The article says there was confusion because the baby was born right at the time when she was changing jobs and thus changing health insurance companies.
And it also indicates that both insurance companies paid.
There were apparently issues with refunding the credit balance on the patient account to the appropriate insurance company which overpaid.
I don’t fully understand hospital billing(does anyone?) but, this seems so absurd that this happened, if both insurers paid so there were overpayments on the patient account. It seems a simple process to refund the overpayment and zero out the account, not send a bill to the patient.
Medical billing is completely crazy, especially for preemies (been there, done that. Daughter is now a healthy adult). Preemie costs can reach in the high six figures (and, in some cases, over a million).
As much as we tried to stay current and figure out what we owed, we were always getting conflicting statements from the hospital and the insurance company.
Eventually, we thought everything was good. Then, about 6 months later, we received a notice that we overpaid, and then sent a check for the overage.
I held that money in my account for over a year before I touched it, in case they came back and said we owed. Fortunately, that day never came.
My father spent a lot of time in hospitals during his final years. Fortunately he had great insurance that covered almost everything. My brother nonetheless carefully checked the hospital billings that were received. On one he noticed a large charge for “special diet.” When he checked the date of the charge against Dad’s treatment he found that the charge correlated to a day that Dad was fasting for a medical test. The hospital was levying a charge for NOT providing meals!
Seems to be the hospital was quite happy double billing. Sounds like insurance fraud but the hospitals and insurers are so incestuous they will never admit the mistake. The hospital owes the money back to cigma.
Indeed, if that is the case then the hospital defrauded one or both insurance companies by accepting double payments, and the administrator responsible should be charged with that crime.
I once had two health insurance plans at the same time (2 full-time jobs with benefits) and I was told that using both for the same dental work (one for the work, one for the gold crown) was not allowed, I could use one or the other.

● Data section
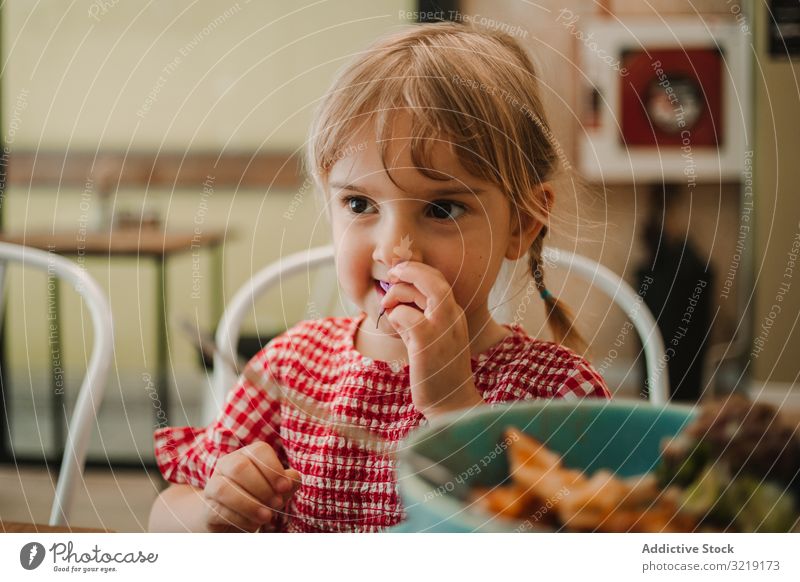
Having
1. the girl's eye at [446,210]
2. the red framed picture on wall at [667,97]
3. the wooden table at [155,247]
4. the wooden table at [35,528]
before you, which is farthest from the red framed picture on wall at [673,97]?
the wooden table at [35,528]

...

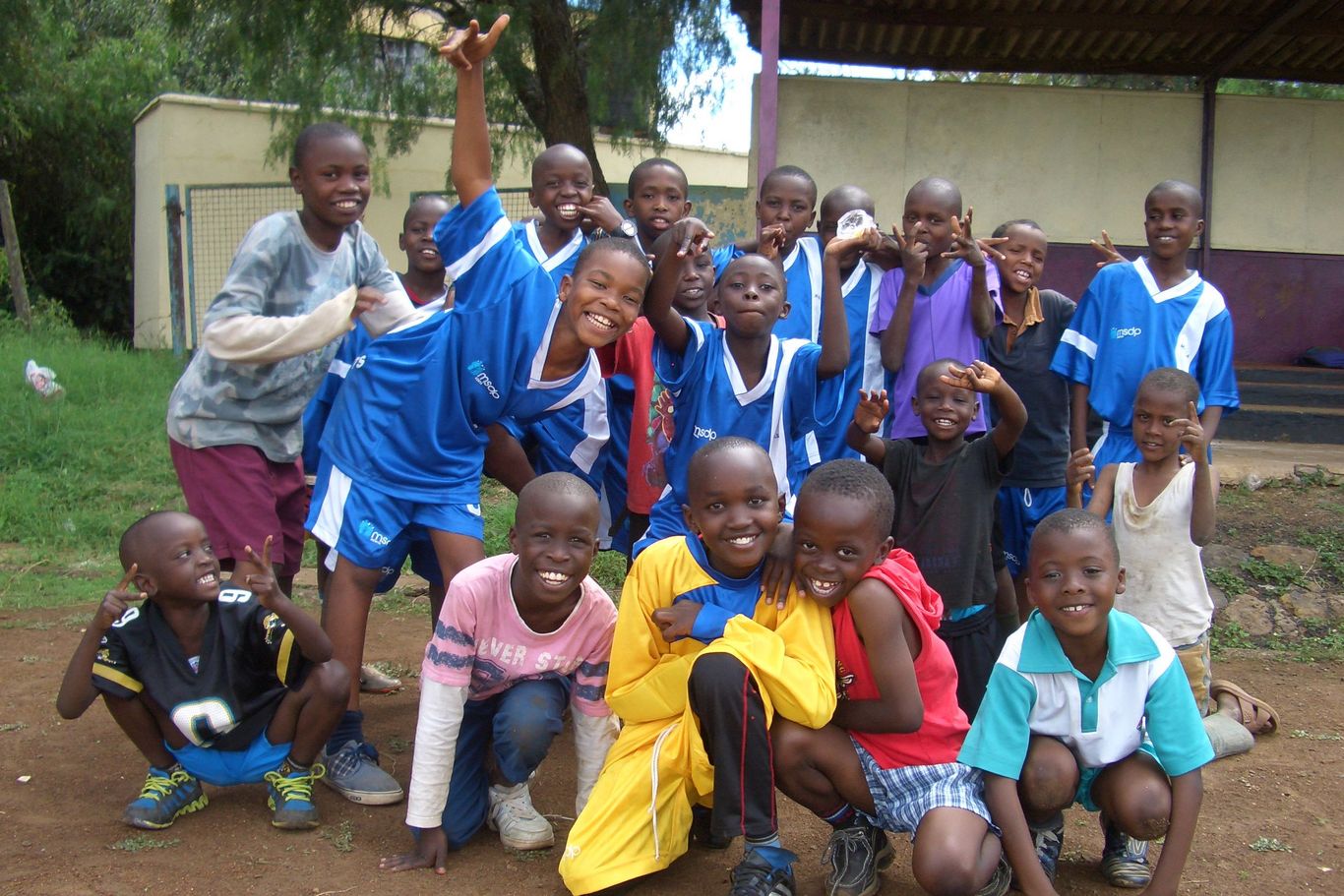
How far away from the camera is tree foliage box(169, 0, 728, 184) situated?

● What to do
Repeat the part of the hospital billing comments from "I don’t fully" up to and including "over a million).". Nothing in the rows is needed here.

● Task result
I don’t fully understand hospital billing(does anyone?) but, this seems so absurd that this happened, if both insurers paid so there were overpayments on the patient account. It seems a simple process to refund the overpayment and zero out the account, not send a bill to the patient.
Medical billing is completely crazy, especially for preemies (been there, done that. Daughter is now a healthy adult). Preemie costs can reach in the high six figures (and, in some cases, over a million).